This opinion will be unpublished and

may not be cited except as provided by

Minn. Stat. § 480A.08, subd. 3 (1996).

STATE OF MINNESOTA

IN COURT OF APPEALS

C2-96-2458

In the Matter of: Dung X. Vo.

Filed March 4, 1997

Affirmed

Short, Judge

Hennepin County District Court

File No. P69660113

David L. Kraker, 3109 Hennepin Avenue South, Minneapolis, MN 55408 (for appellant)

Michael O. Freeman, Hennepin County Attorney, John St. Marie, Assistant County Attorney, A-2000 Government Center, 300 South Sixth Street, Minneapolis, MN 55487 (for respondent)

Considered and decided by Short, Presiding Judge, Amundson, Judge, and Mulally, Judge.[*]

U N P U B L I S H E D O P I N I O N

SHORT, Judge

On appeal from a judgment for commitment as mentally ill, Dung X. Vo argues the record is insufficient to support a finding that he poses a threat of harm to himself. We affirm.

D E C I S I O N

Involuntary commitment is justified when a proposed patient suffers from a "substantial psychiatric disorder," which is "manifested by instances of grossly disturbed behavior or faulty perceptions," and which "poses a substantial likelihood of physical harm to self or others." Minn. Stat. § 253B.02, subd. 13 (1996) (defining a "mentally ill person"); Minn. Stat. §253B.09, subd. 1 (1996) (setting forth the standard of proof for judicial commitment). A "substantial likelihood of physical harm" may be demonstrated by a recent attempt at or threat of physical harm or by a failure to obtain necessary food, clothing, shelter, or medical care. Minn. Stat. § 253B.02, subd. 13(b). The trial court's findings on the issue of dangerousness will not be set aside unless clearly erroneous. Minn. R. Civ. P. 52.01; In re McGaughey, 536 N.W.2d 621, 623 (Minn. 1995). When reviewing the record, we keep in mind the statutory requirement that supporting evidence be clear and convincing. Minn. Stat. § 253B.09, subd. 1.

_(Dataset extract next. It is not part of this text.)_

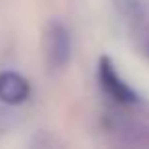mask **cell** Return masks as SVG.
<instances>
[{"instance_id":"7a4b0ae2","label":"cell","mask_w":149,"mask_h":149,"mask_svg":"<svg viewBox=\"0 0 149 149\" xmlns=\"http://www.w3.org/2000/svg\"><path fill=\"white\" fill-rule=\"evenodd\" d=\"M98 78H100V86L104 88V92H106L112 100H116V102H120V104H133V102H137L135 90H131V88L125 84V80L116 74V70H114V65H112V61H110L108 57H102V59H100Z\"/></svg>"},{"instance_id":"277c9868","label":"cell","mask_w":149,"mask_h":149,"mask_svg":"<svg viewBox=\"0 0 149 149\" xmlns=\"http://www.w3.org/2000/svg\"><path fill=\"white\" fill-rule=\"evenodd\" d=\"M137 0H125V4H135Z\"/></svg>"},{"instance_id":"6da1fadb","label":"cell","mask_w":149,"mask_h":149,"mask_svg":"<svg viewBox=\"0 0 149 149\" xmlns=\"http://www.w3.org/2000/svg\"><path fill=\"white\" fill-rule=\"evenodd\" d=\"M45 59L47 65L51 70H61L68 61H70V53H72V41H70V33L68 29L57 23L51 21L45 29Z\"/></svg>"},{"instance_id":"3957f363","label":"cell","mask_w":149,"mask_h":149,"mask_svg":"<svg viewBox=\"0 0 149 149\" xmlns=\"http://www.w3.org/2000/svg\"><path fill=\"white\" fill-rule=\"evenodd\" d=\"M31 86L29 82L17 72H2L0 74V100L6 104H21L29 98Z\"/></svg>"}]
</instances>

Dung Vo challenges only the trial court's finding that his disorder poses a substantial danger to self. The record demonstrates that Dung Vo: (1) is diagnosed with schizophrenia, paranoid and chronic sub-type; (2) denies his mental illness and his need for medication, (3) has no insight into his mental illness; (4) decompensated when he stopped taking medication after his last commitment; (5) dialed "911," and reported that he saw and heard accusers say he was with the Viet Cong; (6) has lost 20 pounds since April 1996 due to his unwillingness to eat "poisoned" food; (7) consumes only 100 to 200 calories per day, even in the hospital, because of his paranoid belief that food is poisoned; and (8) showed a weight loss of three pounds over a four-day period. In addition, a court-appointed medical expert testified Dung Vo has a history of noncompliance with his medications and is unable to provide for his nutritional needs or obtain necessary shelter. These factors, without consideration of testimony that Dung Vo drove and cooked carelessly, support the trial court's findings and justify the court's conclusion that Dung Vo is a "mentally ill person" as defined in Minn. Stat. § 253B.02, subd. 13. See In re Anderson, 367 N.W.2d 107, 109 (Minn. App. 1985) (commitment supported by trial court's finding that proposed patient's substantial weight loss and failure to provide food or medical care for self demonstrated substantial likelihood he would harm himself); see also McGaughey, 536 N.W.2d at 623 (while substantial likelihood of physical harm must be demonstrated by overt failure to obtain necessities, proposed patient need not come to harm before commitment is justified).

Affirmed.

[ ]* Retired judge of the district court, serving as judge of the Minnesota Court of Appeals by appointment pursuant to Minn. Const. art. VI, § 10.